## Problem statement
From the data below, pull out every line containing the string "blade" and list those lines unchanged.

[Spatial relation data]
··········
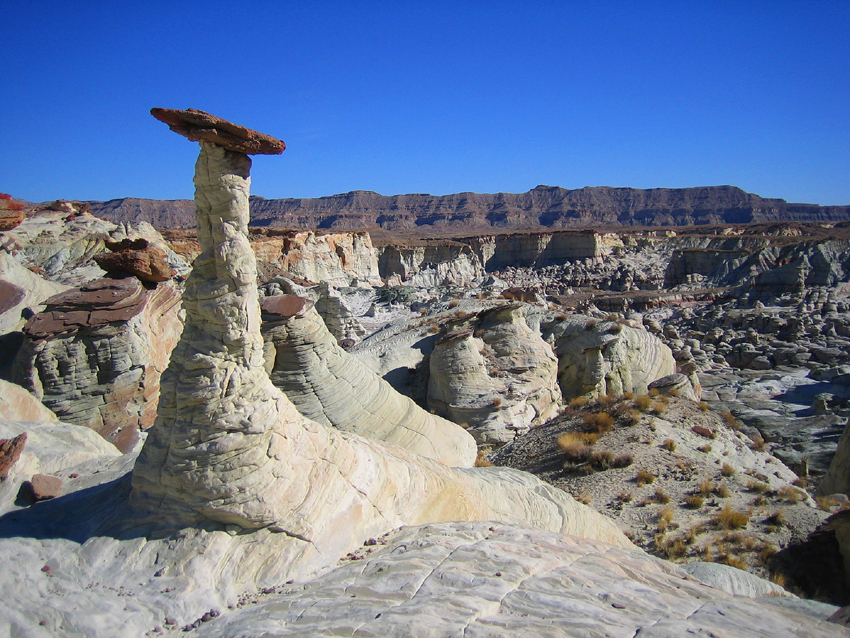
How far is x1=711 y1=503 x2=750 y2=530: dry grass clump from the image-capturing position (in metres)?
7.70

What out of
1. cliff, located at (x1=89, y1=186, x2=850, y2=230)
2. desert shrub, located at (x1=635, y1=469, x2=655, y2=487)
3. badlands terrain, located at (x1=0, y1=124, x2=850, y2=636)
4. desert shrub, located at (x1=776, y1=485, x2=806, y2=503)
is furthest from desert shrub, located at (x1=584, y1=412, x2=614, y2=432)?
cliff, located at (x1=89, y1=186, x2=850, y2=230)

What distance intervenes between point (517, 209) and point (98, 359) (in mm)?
139361

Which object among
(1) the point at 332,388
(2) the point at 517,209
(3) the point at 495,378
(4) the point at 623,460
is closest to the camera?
(1) the point at 332,388

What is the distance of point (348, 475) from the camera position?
461 centimetres

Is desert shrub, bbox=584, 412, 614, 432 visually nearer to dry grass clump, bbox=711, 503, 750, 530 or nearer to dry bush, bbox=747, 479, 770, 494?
dry bush, bbox=747, 479, 770, 494

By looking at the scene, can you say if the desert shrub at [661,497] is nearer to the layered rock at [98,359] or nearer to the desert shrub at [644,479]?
the desert shrub at [644,479]

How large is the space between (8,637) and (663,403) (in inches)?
443

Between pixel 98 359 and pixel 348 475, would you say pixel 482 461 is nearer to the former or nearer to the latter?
pixel 348 475

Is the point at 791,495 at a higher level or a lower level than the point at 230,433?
lower

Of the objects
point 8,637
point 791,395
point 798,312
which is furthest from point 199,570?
point 798,312

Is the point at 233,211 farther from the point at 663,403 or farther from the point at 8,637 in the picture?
the point at 663,403

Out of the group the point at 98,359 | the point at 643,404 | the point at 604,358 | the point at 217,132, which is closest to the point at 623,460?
the point at 643,404

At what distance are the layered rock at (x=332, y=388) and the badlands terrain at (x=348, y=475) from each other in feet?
0.15

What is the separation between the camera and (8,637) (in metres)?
3.00
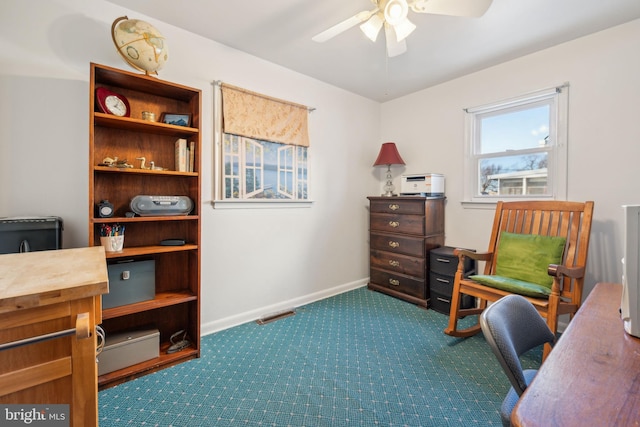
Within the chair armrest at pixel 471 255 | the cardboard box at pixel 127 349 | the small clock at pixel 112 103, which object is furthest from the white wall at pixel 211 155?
the chair armrest at pixel 471 255

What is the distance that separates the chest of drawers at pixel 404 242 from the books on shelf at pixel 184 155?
2091 millimetres

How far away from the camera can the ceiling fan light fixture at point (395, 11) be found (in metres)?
1.50

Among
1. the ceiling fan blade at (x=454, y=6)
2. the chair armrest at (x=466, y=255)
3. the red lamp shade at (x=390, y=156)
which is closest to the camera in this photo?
the ceiling fan blade at (x=454, y=6)

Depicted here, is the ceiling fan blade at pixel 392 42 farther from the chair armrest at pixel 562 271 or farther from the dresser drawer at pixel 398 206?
the chair armrest at pixel 562 271

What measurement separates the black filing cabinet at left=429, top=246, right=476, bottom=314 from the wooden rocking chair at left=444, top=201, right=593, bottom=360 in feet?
0.93

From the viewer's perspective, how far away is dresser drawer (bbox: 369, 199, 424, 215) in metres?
2.97

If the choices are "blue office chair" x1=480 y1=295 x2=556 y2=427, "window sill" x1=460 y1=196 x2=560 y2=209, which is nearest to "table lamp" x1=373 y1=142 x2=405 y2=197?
"window sill" x1=460 y1=196 x2=560 y2=209

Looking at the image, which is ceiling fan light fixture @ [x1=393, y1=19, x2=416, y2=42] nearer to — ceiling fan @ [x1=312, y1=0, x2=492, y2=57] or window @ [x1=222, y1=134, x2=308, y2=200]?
··········
## Task response
1. the ceiling fan blade at (x=454, y=6)
the ceiling fan blade at (x=454, y=6)
Depicted here, is the ceiling fan blade at pixel 392 42 farther from the chair armrest at pixel 562 271 or farther from the dresser drawer at pixel 398 206?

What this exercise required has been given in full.